But it feels like there's more to come; this is a player capable of reaching double figures in goals. A year of experience in England, combined with a greater understanding of Guardiola's methods, should help. Sane might also be able to perform better physically this season, having undergone surgery on a nose problem that left him unable to breathe properly. Perhaps that will, ahem, help him sniff out more goals that turn his potential into efficiency.
David Luiz (Chelsea)
Luiz's huge improvement upon his return to English football seemingly stemmed primarily from Antonio Conte's system. After all, ask any Paris Saint-Germain supporter what happened in Ligue 1 to transform him into a top-class player and they'll likely look at you blankly; he was making plenty of mistakes in France.
In a four-man backline Luiz always appeared somewhat reluctant to defend in a traditional manner, often standing off opponents for too long before recklessly diving into tackles. Now he plays a calmer, more reserved game as the spare man, sweeping up behind two centre-back colleagues. But there's no guarantee that Conte will stick with his three-man defence.
Toward the end of last season, it felt like opposition managers started to work out how to play against Chelsea's 3-4-3, whether by matching the shape -- as Arsenal did in the FA Cup final -- or by exploiting the weaknesses of individual defenders. If Conte does change his approach, Luiz won't look as assured and his position could be under threat.
Idrissa Gueye (Everton)
Gueye was one of Everton's outstanding players last season. Despite a disappointing debut Premier League campaign with Aston Villa, in which he suffered relegation, his impressive ball-winning statistics were enough to get him a move to Goodison Park. Sure enough, he continued where he left off and only N'Golo Kante recorded ball-winning figures as impressive. On tackles alone, Gueye managed 100 to the Chelsea man's 81.
◇ ◇ ◇ ◇ ◇ ◇ ◇
▸ Your objective
In the Premier League players text, how many tackles did Gueye make?

▸ Data below
◇ ◇ ◇ ◇ ◇ ◇ ◇
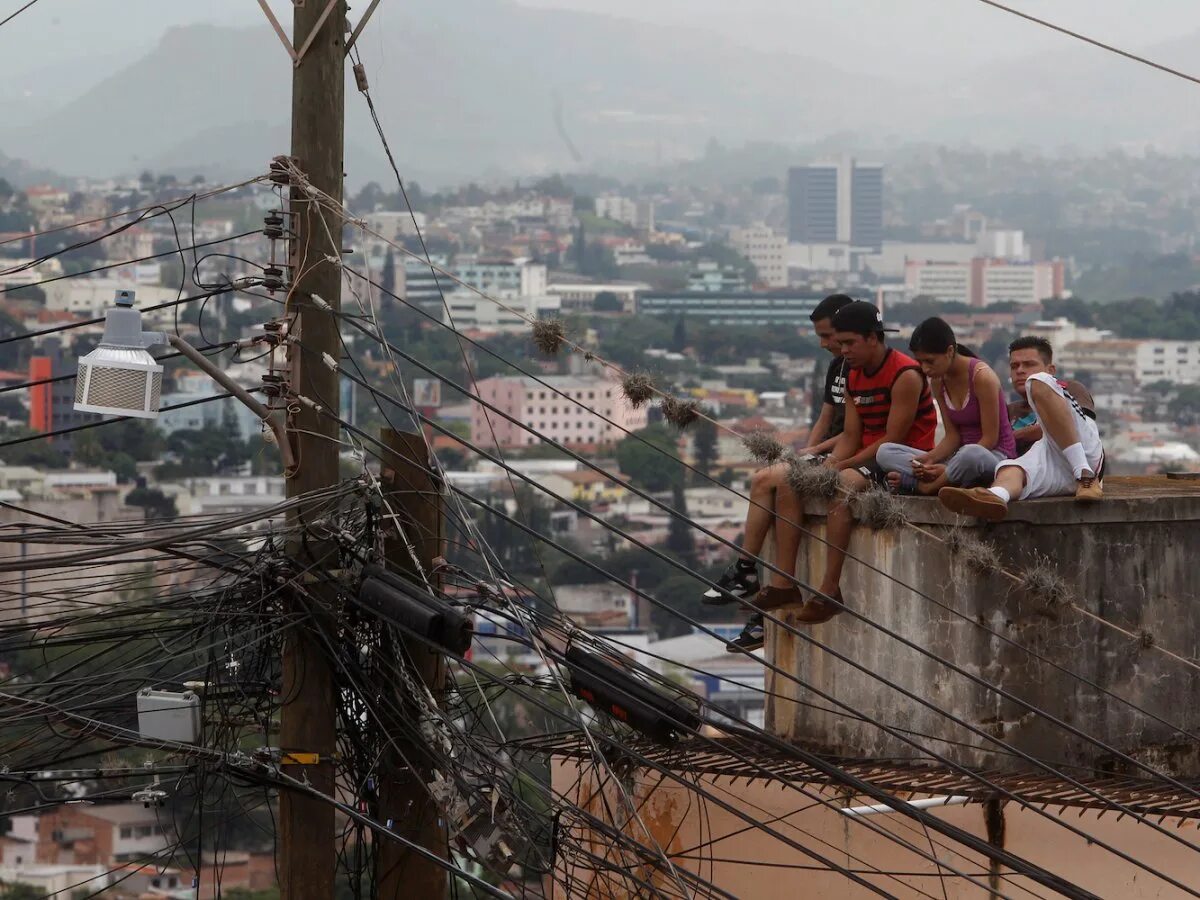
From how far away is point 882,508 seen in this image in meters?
◇ ◇ ◇ ◇ ◇ ◇ ◇
▸ Problem solution
100